[Pixman] [PATCH 1/4] pixman-fast-path: Add over_n_8888 fast path (disabled)

Wed Aug 26 01:54:51 PDT 2015

On Wed, Aug 26, 2015 at 11:46 AM, Pekka Paalanen <ppaalanen at gmail.com> wrote:
> On Tue, 25 Aug 2015 15:45:48 +0300
> Oded Gabbay <oded.gabbay at gmail.com> wrote:
>
>> On Mon, Aug 24, 2015 at 7:04 PM, Ben Avison <bavison at riscosopen.org> wrote:
>> >
>> > On Mon, 24 Aug 2015 15:20:22 +0100, Oded Gabbay <oded.gabbay at gmail.com> wrote:
>> >>
>> >> I tested the patch on POWER8, ppc64le.
>> >> make check passes, but when I benchmarked the performance using
>> >> lowlevel-blt-bench over_n_8888, I got far worse results than without
>> >> this patch (see numbers below).
>> >> Apparently, the new C fast-path takes precedence over some vmx combine
>> >> fast-paths, thus making performance worse instead of better.
>> >
>> >
>> > If that's true, it wouldn't be the first time that this issue has arisen.
>> > Pixman is designed to scan all fast paths (i.e. routines which take
>> > source, mask and destination images and perform the whole operation
>> > themselves) irrespective of how well tuned they are for a given platform,
>> > before it starts looking at iter routines (each of which reads or writes
>> > only one of source, mask or destination).
>> >
>> > Previously, in response to my attempt to work around a case where this
>> > was happening, Søren wrote:
>> >>
>> >> [...] the longstanding problem that pixman sometimes won't
>> >> pick the fastest code for some operations. In this case the general
>> >> iter based code will be faster then the C code in pixman-fast-path.c
>> >> because the iter code will use assembly fetchers.
>> >> As a result you end up with a bunch of partial reimplementations of
>> >> general_composite_rect() inside pixman-arm-simd.c.
>> >> Maybe we need to admit failure and make general_composite_rect()
>> >> available for other implementations to use.

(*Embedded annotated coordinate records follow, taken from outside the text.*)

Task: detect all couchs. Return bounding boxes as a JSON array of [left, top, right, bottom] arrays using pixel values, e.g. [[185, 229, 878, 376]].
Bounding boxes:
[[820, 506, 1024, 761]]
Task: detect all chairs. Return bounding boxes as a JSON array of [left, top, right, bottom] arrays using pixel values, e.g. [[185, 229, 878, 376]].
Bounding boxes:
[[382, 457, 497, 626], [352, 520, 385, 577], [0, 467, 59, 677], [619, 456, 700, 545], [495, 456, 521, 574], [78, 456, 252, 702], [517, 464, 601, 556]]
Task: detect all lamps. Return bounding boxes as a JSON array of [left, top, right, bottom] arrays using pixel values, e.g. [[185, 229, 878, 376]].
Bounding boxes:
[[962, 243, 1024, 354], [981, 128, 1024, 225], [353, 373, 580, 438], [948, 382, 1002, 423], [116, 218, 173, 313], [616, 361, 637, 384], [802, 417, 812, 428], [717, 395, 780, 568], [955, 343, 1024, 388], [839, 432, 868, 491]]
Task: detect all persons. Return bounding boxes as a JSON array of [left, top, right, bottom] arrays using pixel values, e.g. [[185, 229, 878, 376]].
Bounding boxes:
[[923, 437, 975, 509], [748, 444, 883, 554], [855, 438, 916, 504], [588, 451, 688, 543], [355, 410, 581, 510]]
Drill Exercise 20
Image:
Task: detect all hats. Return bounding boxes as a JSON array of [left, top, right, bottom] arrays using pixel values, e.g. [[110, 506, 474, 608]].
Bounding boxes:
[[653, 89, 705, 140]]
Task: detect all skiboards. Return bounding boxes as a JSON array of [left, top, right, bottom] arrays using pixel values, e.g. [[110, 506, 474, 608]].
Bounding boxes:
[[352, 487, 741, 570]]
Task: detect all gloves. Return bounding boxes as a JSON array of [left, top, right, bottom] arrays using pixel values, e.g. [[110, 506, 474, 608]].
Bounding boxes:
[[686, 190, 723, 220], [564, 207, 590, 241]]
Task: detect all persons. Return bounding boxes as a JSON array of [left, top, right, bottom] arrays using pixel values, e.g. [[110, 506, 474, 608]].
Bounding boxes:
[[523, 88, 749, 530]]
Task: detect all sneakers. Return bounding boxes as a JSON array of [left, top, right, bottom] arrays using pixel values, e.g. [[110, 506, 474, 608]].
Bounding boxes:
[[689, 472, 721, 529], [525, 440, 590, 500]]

Essentially we would
>> >> officially provide a way for implementations to say: My iterators are
>> >> faster than pixman-fast-path.c for these specific operations, so just
>> >> go directly to general_composite_rect().
>> >> It's definitely not a pleasant thing to do, but given that nobody is
>> >> likely to have the time/skill combination required to do the necessary
>> >> redesign of pixman's fast path system, it might still be preferable to
>> >> to do this instead of duplicating the code like these patches do.
>> >> With a setup like that, we could also fix the same issue for the
>> >> bilinear SSSE3 fetchers and possibly other cases.
>> >
>> >
>> > (ref http://lists.freedesktop.org/archives/pixman/2014-October/003457.html)
>> >
>> > I can't say that any cleaner solution has occurred to me since then.
>>
>> I think the more immediate solution, as Soren have suggested on IRC,
>> is for me to implement the equivalent fast-path in VMX.
>> I see that it is already implemented in mmx, sse2, mips-dspr2 and arm-neon.
>> From looking at the C code, I'm guessing that it is fairly simple to implement.
>
> What if we just dropped the over_n_8888 C fast path? And all the rest
> of new C fast path patches.
>
> It's clearly controversial to add C fast paths, because it affects all
> targets that don't have an asm fast path for the same, and we cannot
> tell by just review whether it is going to be for better or (much)
> worse.
>
> I also find it hard to see what the affected targets would be.
>
> Rpi should not be affected if we drop the C fast path patch,
> there is still the asm fast path patch. Right?
>
>
> Thanks,
> pq

I don't object to that. It seems much more beneficial to add an
arch-dependent fast-path/iterator, and I think our time should be
invested there - each one in his choice of arch(s).

       Oded